Wilkinson talks about PPD and the many adjustments she has had to make after having a baby. The added stress of body image while under the microscope of fame didn’t help either. She says, “At the time I was doing whatever I could for the baby, but I lost myself and it was really frustrating. Being in the spotlight is a lot of pressure about losing the weight, [especially] coming from the Playboy world.”
The first-time mom has triumphed over her battle with PPD and has learned to balance the juggling act at home as well. Wilkinson explains, “Your baby is no. 1 100 percent of the time, but I do still take me time – you need to do that every now and then. I’m back to being that Kendra that everyone knew at the Playboy Mansion, but a lot more mature and grown up. I’m more aware of life.”
How did you adjust to your role as new mom after having your first child?
Have you or someone you love suffered from postpartum depression? Share your stories here.
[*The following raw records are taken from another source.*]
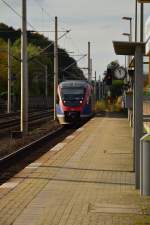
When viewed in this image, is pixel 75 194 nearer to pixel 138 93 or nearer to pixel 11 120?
pixel 138 93

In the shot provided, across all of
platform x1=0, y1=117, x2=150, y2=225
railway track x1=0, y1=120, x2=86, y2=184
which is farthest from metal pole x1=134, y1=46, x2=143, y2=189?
railway track x1=0, y1=120, x2=86, y2=184

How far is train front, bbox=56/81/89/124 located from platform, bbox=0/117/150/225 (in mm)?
23100

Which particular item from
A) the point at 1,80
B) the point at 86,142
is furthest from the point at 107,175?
the point at 1,80

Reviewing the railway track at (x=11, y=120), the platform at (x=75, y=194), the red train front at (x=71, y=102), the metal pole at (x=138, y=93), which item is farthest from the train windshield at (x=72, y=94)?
the metal pole at (x=138, y=93)

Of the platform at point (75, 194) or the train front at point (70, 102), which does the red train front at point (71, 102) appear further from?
the platform at point (75, 194)

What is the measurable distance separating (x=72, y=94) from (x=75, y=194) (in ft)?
100

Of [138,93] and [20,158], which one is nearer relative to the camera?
[138,93]

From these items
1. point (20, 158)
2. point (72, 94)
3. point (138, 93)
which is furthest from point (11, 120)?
point (138, 93)

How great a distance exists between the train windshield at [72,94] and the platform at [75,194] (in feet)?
77.1

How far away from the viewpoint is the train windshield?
4100cm

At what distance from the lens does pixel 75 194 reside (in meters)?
10.8

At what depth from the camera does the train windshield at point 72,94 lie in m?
41.0

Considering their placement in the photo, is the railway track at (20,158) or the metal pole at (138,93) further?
the railway track at (20,158)

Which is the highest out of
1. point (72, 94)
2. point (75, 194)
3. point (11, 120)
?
point (72, 94)
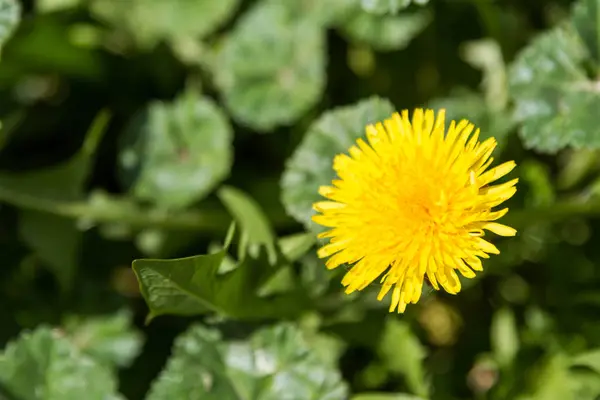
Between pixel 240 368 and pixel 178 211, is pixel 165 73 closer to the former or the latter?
pixel 178 211

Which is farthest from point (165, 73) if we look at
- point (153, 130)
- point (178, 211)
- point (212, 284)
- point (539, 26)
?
point (539, 26)

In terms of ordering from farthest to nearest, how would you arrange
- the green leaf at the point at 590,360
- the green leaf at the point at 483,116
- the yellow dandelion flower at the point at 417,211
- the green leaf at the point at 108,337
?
the green leaf at the point at 108,337
the green leaf at the point at 483,116
the green leaf at the point at 590,360
the yellow dandelion flower at the point at 417,211

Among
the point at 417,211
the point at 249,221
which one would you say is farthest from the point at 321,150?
the point at 417,211

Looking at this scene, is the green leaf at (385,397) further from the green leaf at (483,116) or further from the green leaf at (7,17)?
the green leaf at (7,17)

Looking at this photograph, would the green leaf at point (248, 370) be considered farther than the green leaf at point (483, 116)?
No

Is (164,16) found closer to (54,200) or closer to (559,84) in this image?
(54,200)

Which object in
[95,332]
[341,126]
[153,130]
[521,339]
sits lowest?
[95,332]

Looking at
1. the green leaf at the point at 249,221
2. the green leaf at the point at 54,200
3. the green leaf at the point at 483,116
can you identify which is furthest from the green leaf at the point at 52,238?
the green leaf at the point at 483,116
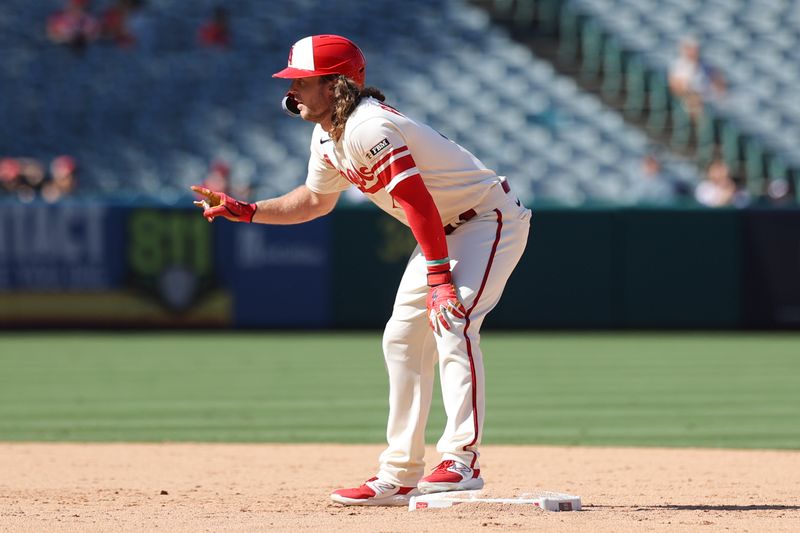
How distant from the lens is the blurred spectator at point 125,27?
19.3 meters

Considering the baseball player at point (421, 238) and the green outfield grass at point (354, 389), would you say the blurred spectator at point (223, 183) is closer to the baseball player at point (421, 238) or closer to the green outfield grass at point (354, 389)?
the green outfield grass at point (354, 389)

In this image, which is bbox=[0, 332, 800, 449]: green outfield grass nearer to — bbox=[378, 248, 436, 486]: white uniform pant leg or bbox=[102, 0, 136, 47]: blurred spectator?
bbox=[378, 248, 436, 486]: white uniform pant leg

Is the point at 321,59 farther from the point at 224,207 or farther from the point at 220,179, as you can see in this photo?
the point at 220,179

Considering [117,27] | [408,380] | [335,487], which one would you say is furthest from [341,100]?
[117,27]

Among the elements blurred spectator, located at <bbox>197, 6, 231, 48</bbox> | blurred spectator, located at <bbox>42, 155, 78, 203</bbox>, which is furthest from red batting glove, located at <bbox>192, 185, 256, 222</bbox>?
blurred spectator, located at <bbox>197, 6, 231, 48</bbox>

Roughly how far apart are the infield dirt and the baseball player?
9.0 inches

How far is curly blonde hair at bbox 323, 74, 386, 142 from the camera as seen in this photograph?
4723 millimetres

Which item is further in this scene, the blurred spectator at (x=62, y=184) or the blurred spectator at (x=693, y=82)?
the blurred spectator at (x=693, y=82)

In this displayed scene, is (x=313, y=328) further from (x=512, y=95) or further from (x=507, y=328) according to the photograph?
(x=512, y=95)

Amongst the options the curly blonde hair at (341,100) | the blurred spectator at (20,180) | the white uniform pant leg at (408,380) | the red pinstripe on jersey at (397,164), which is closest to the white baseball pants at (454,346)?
the white uniform pant leg at (408,380)

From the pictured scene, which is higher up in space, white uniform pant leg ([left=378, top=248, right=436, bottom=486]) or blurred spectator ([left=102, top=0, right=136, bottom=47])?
blurred spectator ([left=102, top=0, right=136, bottom=47])

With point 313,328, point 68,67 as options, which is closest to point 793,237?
point 313,328

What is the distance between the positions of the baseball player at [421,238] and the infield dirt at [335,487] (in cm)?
23

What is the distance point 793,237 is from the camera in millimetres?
14367
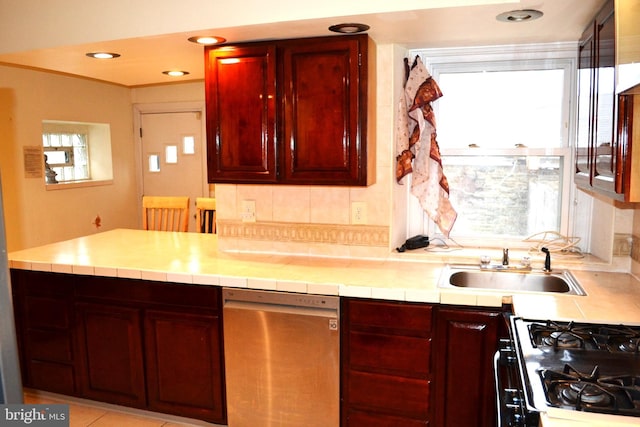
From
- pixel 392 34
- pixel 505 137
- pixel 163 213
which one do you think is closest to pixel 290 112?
pixel 392 34

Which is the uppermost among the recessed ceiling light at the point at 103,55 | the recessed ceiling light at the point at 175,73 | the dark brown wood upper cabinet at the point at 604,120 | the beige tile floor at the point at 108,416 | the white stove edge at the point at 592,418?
the recessed ceiling light at the point at 103,55

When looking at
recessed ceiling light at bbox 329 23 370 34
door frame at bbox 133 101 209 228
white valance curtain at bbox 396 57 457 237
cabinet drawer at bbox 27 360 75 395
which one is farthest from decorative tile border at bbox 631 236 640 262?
door frame at bbox 133 101 209 228

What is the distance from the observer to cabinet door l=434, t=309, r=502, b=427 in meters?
2.23

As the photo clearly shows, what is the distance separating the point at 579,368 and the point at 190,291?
1.76 meters

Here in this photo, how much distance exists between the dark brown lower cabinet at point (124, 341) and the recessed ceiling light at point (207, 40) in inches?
48.4

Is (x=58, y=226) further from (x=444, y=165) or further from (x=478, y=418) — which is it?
(x=478, y=418)

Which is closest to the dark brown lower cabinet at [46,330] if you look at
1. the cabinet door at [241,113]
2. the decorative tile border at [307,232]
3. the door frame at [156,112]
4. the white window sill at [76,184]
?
the decorative tile border at [307,232]

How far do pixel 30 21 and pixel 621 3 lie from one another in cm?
277

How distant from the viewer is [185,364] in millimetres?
2678

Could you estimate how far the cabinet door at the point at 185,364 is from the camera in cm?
262

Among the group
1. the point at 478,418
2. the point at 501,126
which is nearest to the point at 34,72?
the point at 501,126

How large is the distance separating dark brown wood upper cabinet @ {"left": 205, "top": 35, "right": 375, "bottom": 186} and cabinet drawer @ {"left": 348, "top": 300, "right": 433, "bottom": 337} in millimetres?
618

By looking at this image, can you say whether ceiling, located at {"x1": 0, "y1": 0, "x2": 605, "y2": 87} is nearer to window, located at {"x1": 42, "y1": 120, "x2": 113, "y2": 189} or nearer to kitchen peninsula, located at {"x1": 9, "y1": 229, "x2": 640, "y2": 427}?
kitchen peninsula, located at {"x1": 9, "y1": 229, "x2": 640, "y2": 427}

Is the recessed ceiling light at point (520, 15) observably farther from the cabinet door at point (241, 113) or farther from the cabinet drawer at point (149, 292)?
the cabinet drawer at point (149, 292)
I am not a mother nor do I personally know anyone who has suffered from postpartum depression but I can easily see where all the changes in your life, body and hormones would make it almost inevitable. Between all those changes and your lack of sleep it is sad that postpartum depression isn't addressed more. I applaud Kendra and people like her in the celebrity world for coming forward and speaking of these things. Like Catherine Zeta-Jones talking openly about her Bipolar disorder it is refreshing to have someone who is under constant scrutiny and in the public eye "own up" or "step forward" and take the pressure off the "common folk" in regards to feeling like we have to be perfect all the time too. I commend anyone who is comfortable enough with themselves to hold the magnifying glass over their own trials, tribluations and flaws. It just brings humanity closer together when you know that no one is truly perfect. Thank you ladies.